The International Monetary Fund (IMF) has approved Seychelles' request for emergency financial assistance, granting the island nation $31.2 million.
The line of credit will go in the Seychelles' reserve so as to sustain the island nation's financial resilience through the COVID-19 crisis.
The executive board of IMF approved the request under the Rapid Financing Instrument (RFI). Available to all member countries, the instrument provides rapid and low-access financial assistance when an urgent balance of payments is needed.
In a press conference on Friday, the governor of the Central Bank of Seychelles, Caroline Abel, said that "the finance will supplement the reserve that we have to sustain the country."
"It will prolong the length of time that we can support the market during this time in which the economy sees itself in a situation where there aren't enough economic activity bringing in foreign currency," said Abel.
Seychelles, an archipelago in the western Indian Ocean, has since March 25 banned any passenger arriving from any country on airlines or marine vessels to the island nation, with the exception of returning Seychellois citizens.
With no visitors coming from Europe, the country's largest tourism markets, and with international airlines grounded, Seychelles' tourism industry has ground to a halt.

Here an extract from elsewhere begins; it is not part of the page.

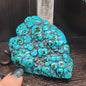 Malachite and chrysocolla specimen with vibrant green bands and blue-teal hues, displayed on a white background. Perfect for transformation, heart healing, and inner wisdom.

Abel said, "We foresee that the country will not receive a lot of tourists for the rest of this year. As the Central Bank, we need to at one point or another sustain the foreign exchange market, hence, it is important to always have an insurance that should things not get better, there will be something to fall back on and sustain yourself through this difficult time."
She said the government is making sure that the extra debt does not become a burden later by making informed calculations when looking for financial assistance.
The Seychelles' finance minister, Maurice Loustau-Lalanne, said on Friday that the loan from IMF comes with an interest rate of 0.05 percent.
The government will continue with repayments of loans -- a total of $51.1 million for 2020 -- to international creditors.
"We say that the reserve will sustain us for 18 months, but should this reserve reach zero, the institution will be in grave danger, with nothing to help manage certain things, such as foreign exchange," said Abel.
A press release from IMF said the body "will continue to monitor Seychelles' situation closely and remain in close dialogue with the authorities."
"Seychelles' hard-won economic gains since the 2008 crisis, supported by successive Fund arrangements, are being eroded by the severe impact of the COVID-19 pandemic. The central bank's prompt response to provide emergency assistance will help alleviate the economic fallout," said Tao Zhang, the deputy managing director.
Zhang added that "the flexible exchange rate has served Seychelles well, and the resilience of the banking system will play a crucial role in restoring external and internal balances. The central bank should remain vigilant to potential market stress and emerging risks to financial markets."